Corn and soybeans follow oil lower while wheat rises.
A mixed morning in the grain trade as soybeans and corn drifted lower on the collapse in crude oil overnight while wheat rallied on more Russian attacks. Ukraine defense officials reported more Russian drone attacks overnight in Odesa, Mykolaiv, and Kirovohrad areas. UK intelligence suggested that Russia may target civilian shipping by secretly laying mines on approaches to Ukrainian ports and then falsely blaming Ukrainian attacks.
If Ukraine’s newly started Marine export corridor is closed by Russian port attacks or sea mines, it will significantly adversely impact its grain trade. With Southern Hemisphere weather risks rising as the US harvest pushes ahead, grain pricing is seen as lows being forged, but slow and difficult they are as managed money needs a push to get their Algo machines to change directions.
OPEC has held their production steady into the end of the year, but the fear is at the rising US interest rates producing new headwinds for the US economy. The stock market is struggling with the 30-year mortgage rate reaching a 23-year high at 7.55% mystic inflation. The break in oil prices has not directly affected corn and soybeans, as it never supported corn and beans during its swift rally in August and September. The break is having a minor effect, but not as substantial as it typically would since grains did not enjoy the same rally.
Argentina Ag Business Group estimates that the country's domestic market will only have 3 MMT of soybean stocks to last from October through May. The group also estimates idle crush capacity of 65% currently and could rise further, and a record 10 MMT of imports will be needed by the end of the year. The Rosario Commodity Exchange also went on to state that a 15 MMT wheat crop estimate is at risk if soaking rains do not immediately fall. The grain exchange warned that the crop is falling into a deepening drought with limited rain forecast for another two weeks. Argentine farmers have halted the first corn crop seeding, awaiting germinating rain. Amid acute economic inflation in the prospect of another year of drought, financial targets are being acute for Argentine farmers.

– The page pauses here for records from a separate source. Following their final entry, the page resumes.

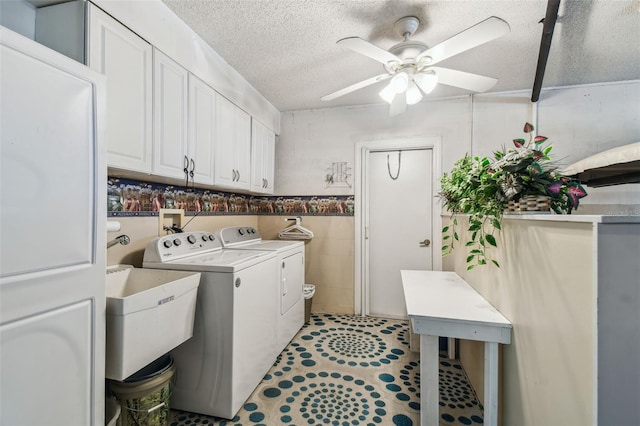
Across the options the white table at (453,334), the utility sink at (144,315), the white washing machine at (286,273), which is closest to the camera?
the utility sink at (144,315)

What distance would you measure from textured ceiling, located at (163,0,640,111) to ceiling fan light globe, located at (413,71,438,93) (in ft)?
1.18

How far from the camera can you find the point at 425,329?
1.43 meters

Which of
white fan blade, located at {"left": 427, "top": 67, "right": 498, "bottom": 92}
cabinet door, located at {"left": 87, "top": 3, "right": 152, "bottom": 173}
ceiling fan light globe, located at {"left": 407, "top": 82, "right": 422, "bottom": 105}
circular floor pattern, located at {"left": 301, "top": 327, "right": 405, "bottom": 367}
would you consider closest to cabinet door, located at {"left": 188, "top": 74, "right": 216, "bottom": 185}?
cabinet door, located at {"left": 87, "top": 3, "right": 152, "bottom": 173}

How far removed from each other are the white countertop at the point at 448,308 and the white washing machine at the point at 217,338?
0.99 m

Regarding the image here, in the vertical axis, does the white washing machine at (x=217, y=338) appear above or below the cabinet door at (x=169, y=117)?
below

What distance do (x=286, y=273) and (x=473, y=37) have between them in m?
2.07

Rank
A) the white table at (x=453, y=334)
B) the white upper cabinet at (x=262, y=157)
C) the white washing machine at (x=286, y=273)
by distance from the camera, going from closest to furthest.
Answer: the white table at (x=453, y=334)
the white washing machine at (x=286, y=273)
the white upper cabinet at (x=262, y=157)

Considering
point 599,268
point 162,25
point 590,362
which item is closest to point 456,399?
point 590,362

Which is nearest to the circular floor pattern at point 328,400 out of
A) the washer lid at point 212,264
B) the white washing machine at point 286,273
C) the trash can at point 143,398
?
the white washing machine at point 286,273

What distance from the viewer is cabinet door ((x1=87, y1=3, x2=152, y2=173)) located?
1329 millimetres

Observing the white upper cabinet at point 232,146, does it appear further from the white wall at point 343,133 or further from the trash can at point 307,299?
the trash can at point 307,299

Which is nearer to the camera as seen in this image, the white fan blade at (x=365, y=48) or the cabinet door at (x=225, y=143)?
the white fan blade at (x=365, y=48)

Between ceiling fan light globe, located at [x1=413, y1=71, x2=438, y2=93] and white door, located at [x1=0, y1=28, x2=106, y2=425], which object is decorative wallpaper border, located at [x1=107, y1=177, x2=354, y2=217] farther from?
ceiling fan light globe, located at [x1=413, y1=71, x2=438, y2=93]

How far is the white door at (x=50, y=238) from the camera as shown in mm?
796
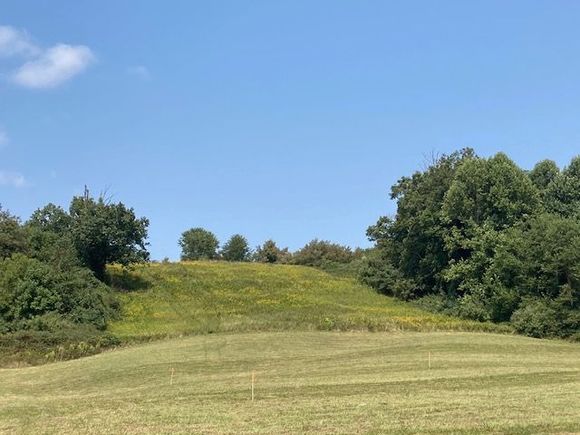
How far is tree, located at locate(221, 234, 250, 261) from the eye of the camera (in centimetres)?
14875

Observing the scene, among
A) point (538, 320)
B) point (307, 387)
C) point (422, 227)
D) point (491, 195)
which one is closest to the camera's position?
point (307, 387)

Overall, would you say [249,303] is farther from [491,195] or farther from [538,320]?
[538,320]

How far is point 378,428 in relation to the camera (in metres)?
16.1

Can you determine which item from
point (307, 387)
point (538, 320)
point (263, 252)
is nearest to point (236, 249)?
point (263, 252)

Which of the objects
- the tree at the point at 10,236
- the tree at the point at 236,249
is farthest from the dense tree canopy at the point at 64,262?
the tree at the point at 236,249

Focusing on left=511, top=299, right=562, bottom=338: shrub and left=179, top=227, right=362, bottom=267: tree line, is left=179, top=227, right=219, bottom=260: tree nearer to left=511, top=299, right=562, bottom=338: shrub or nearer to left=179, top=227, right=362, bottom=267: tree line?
left=179, top=227, right=362, bottom=267: tree line

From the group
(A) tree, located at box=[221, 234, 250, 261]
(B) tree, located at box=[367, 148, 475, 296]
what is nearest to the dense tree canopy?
(B) tree, located at box=[367, 148, 475, 296]

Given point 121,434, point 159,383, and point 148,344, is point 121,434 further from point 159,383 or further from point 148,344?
point 148,344

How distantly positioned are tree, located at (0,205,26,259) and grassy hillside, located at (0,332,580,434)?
23282 mm

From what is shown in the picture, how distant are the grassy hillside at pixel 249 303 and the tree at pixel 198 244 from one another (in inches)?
2326

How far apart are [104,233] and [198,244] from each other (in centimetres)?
8936

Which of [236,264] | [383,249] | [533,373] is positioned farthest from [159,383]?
[236,264]

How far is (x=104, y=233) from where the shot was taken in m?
71.8

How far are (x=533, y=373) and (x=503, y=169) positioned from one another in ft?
153
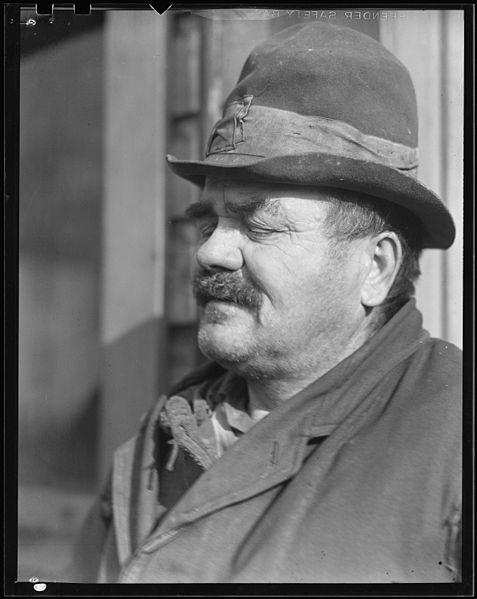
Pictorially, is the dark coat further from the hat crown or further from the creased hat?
the hat crown

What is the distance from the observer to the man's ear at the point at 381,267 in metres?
1.78

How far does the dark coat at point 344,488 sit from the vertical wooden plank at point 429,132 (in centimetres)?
31

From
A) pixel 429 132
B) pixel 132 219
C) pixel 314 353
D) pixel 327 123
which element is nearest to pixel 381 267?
pixel 314 353

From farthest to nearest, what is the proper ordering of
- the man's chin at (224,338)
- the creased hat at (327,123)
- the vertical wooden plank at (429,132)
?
the vertical wooden plank at (429,132), the man's chin at (224,338), the creased hat at (327,123)

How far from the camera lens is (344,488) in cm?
157

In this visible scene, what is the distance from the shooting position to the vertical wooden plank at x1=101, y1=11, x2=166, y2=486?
115 inches

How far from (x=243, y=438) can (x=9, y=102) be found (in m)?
1.00

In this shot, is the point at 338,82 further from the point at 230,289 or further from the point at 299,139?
the point at 230,289

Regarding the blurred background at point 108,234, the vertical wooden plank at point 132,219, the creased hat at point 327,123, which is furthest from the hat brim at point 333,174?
the vertical wooden plank at point 132,219

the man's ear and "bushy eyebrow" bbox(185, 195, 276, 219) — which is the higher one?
"bushy eyebrow" bbox(185, 195, 276, 219)

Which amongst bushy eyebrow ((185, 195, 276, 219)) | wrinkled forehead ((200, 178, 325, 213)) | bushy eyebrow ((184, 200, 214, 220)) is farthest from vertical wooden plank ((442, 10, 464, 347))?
bushy eyebrow ((184, 200, 214, 220))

Yesterday, live cattle turned higher on the close while feeder cattle were mixed. In an early morning low, December cattle found demand that lifted the market above unchanged in the close. November feeder cattle found support on the break just below the 100-day MA. Negotiated fed cattle trade for the week remains slow, with sales quoted steady to $1 lower from the previous week at $182. Cattle slaughtered midweek totaled 375,000 head, down 6000 from last week and 11,000 head less than a year ago. Despite lighter production in the first half of the week, box beef values gave back early week gains on Wednesday. The choice cutout fell $3.31 and select gave up $0.72.
Live cattle will likely work out a rough correction time in the current environment until the cash trade shows improved strength. Deferred contracts still carry a premium, but that premium has been reduced. With economic factors now coming into find concerns for demand, the bull supply side of the trade is now throwing a focus back to demand. This could take until November to sort out, with the next bullish seasonal time window for cattle kicking in December 7 (Pearl Harbor Day) into the new year.